BRIEF: Reproduce the stretch from "Based on this photo, which of" through "is closest to the viewer?", changing each "serrated" to "toothed" and leaving everything else unchanged.
══ DATA LISTING
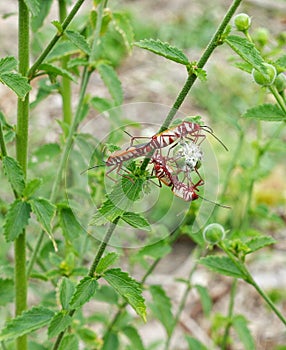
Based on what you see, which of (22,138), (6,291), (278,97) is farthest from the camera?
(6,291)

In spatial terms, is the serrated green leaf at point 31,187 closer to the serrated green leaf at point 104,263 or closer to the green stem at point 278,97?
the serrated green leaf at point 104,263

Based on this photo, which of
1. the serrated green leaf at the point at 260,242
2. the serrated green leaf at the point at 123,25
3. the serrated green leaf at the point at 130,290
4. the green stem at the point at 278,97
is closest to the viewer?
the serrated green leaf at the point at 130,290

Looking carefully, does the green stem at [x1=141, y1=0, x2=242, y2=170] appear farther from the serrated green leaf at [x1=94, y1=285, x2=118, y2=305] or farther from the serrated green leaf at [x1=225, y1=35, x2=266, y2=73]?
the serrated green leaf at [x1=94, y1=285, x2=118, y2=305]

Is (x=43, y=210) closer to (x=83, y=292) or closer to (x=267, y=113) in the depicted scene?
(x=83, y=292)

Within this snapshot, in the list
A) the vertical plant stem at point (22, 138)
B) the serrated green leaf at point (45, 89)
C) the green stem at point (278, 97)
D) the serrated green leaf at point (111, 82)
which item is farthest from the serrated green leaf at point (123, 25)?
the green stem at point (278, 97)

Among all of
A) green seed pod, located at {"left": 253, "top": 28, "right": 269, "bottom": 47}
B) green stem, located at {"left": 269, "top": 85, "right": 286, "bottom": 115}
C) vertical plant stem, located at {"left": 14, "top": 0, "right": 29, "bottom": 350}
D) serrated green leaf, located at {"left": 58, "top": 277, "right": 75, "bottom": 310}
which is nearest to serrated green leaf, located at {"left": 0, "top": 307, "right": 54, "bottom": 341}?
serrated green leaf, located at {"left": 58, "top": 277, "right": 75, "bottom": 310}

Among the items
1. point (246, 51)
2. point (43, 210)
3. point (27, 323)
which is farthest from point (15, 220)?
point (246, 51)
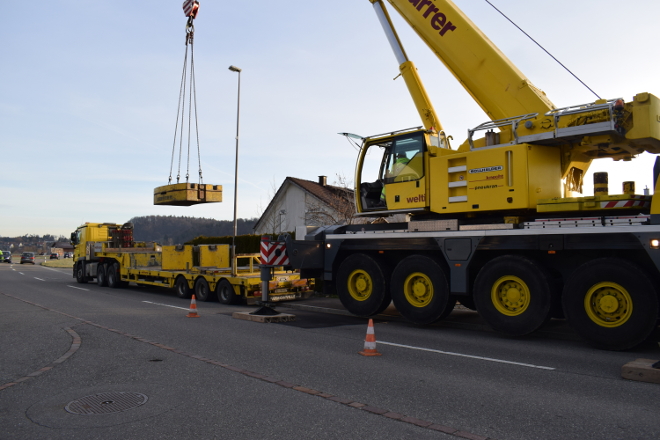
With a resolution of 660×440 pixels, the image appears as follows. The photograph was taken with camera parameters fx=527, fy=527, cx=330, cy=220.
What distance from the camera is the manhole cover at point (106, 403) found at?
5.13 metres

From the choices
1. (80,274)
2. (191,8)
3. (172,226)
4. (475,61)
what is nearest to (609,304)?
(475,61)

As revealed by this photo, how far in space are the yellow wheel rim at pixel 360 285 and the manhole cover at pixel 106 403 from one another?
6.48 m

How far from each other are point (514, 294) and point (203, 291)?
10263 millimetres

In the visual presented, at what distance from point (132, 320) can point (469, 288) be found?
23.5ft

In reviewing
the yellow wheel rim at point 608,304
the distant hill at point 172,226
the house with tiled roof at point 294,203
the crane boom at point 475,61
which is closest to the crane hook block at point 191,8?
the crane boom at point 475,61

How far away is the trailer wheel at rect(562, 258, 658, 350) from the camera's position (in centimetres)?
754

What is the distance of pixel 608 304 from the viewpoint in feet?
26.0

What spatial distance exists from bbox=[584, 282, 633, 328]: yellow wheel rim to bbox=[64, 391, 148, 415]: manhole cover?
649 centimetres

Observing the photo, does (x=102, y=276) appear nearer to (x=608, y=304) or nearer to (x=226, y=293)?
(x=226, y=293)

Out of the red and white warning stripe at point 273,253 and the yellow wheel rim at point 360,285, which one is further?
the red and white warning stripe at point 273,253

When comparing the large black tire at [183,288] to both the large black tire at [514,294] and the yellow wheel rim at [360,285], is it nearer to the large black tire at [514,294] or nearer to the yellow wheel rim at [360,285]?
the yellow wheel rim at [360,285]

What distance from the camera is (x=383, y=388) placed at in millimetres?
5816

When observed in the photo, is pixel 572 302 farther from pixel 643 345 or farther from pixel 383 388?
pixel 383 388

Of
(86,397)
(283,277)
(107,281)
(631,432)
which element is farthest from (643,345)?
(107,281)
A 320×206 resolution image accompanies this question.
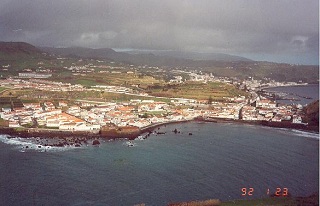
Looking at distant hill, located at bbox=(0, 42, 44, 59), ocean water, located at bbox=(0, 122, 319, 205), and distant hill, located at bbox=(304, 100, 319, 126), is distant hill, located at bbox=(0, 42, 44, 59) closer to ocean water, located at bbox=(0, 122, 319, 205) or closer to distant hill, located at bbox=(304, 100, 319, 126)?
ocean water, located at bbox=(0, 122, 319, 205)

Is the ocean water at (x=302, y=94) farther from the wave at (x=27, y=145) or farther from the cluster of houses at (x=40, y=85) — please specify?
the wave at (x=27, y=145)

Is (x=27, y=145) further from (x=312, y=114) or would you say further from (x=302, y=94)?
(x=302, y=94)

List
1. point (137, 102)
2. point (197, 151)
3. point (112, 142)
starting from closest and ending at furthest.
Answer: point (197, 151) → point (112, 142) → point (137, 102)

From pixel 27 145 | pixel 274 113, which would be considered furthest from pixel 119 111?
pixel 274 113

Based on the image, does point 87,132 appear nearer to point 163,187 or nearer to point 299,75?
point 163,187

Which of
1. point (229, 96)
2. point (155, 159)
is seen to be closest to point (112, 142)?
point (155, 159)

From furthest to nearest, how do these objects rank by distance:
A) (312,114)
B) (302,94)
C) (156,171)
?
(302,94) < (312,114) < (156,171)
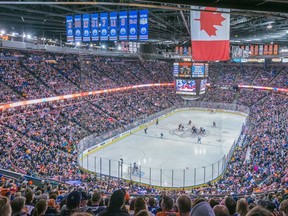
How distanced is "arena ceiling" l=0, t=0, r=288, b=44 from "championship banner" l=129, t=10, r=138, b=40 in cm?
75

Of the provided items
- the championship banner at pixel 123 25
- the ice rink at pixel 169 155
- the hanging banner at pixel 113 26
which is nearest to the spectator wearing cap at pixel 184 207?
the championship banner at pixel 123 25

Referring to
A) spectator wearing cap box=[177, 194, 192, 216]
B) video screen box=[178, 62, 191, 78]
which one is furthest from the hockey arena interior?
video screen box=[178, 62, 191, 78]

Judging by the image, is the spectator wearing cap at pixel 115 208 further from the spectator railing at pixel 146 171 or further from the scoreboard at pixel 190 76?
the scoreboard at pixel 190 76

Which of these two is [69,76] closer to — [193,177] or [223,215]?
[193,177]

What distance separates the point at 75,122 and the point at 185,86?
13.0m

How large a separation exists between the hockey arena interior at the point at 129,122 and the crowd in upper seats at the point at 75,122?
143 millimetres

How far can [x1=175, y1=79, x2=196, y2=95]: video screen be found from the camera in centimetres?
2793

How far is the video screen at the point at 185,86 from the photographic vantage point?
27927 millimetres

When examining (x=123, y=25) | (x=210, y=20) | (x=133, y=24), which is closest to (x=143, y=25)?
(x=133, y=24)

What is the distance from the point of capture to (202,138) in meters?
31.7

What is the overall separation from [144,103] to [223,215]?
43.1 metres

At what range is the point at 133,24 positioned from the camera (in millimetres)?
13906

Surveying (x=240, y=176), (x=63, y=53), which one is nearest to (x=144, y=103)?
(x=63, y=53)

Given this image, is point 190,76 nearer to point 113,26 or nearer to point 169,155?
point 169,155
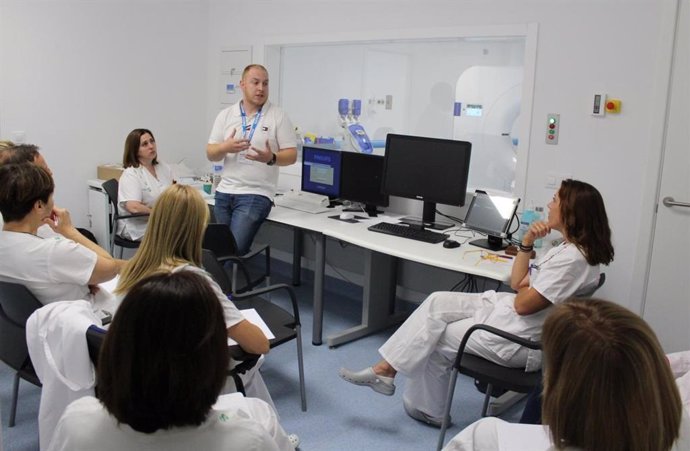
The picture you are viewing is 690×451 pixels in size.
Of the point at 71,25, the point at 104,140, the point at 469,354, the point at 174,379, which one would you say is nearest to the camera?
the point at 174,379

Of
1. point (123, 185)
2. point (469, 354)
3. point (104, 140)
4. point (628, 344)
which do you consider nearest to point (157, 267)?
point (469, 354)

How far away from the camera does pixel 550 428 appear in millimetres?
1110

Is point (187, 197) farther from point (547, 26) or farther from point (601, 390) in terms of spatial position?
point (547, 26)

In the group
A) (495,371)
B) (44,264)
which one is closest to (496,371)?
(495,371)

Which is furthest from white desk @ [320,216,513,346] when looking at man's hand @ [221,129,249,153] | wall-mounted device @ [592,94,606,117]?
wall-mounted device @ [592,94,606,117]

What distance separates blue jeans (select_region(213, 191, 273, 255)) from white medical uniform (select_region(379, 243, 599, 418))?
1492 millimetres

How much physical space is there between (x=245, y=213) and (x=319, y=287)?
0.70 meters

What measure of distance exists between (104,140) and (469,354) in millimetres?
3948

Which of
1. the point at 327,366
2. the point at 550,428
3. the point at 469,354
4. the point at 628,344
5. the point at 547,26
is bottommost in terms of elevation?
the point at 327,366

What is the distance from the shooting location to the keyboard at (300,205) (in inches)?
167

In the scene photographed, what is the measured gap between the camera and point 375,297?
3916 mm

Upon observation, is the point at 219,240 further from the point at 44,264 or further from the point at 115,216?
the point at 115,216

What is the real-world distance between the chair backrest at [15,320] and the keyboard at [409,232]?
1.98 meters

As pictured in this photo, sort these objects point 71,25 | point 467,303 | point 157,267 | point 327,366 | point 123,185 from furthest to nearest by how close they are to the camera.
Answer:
════
RESPONSE TO THE EXERCISE:
Based on this photo, which of
1. the toothed green leaf at the point at 260,242
2. the toothed green leaf at the point at 123,25
3. the toothed green leaf at the point at 130,290
4. the green stem at the point at 278,97
is closest to the viewer?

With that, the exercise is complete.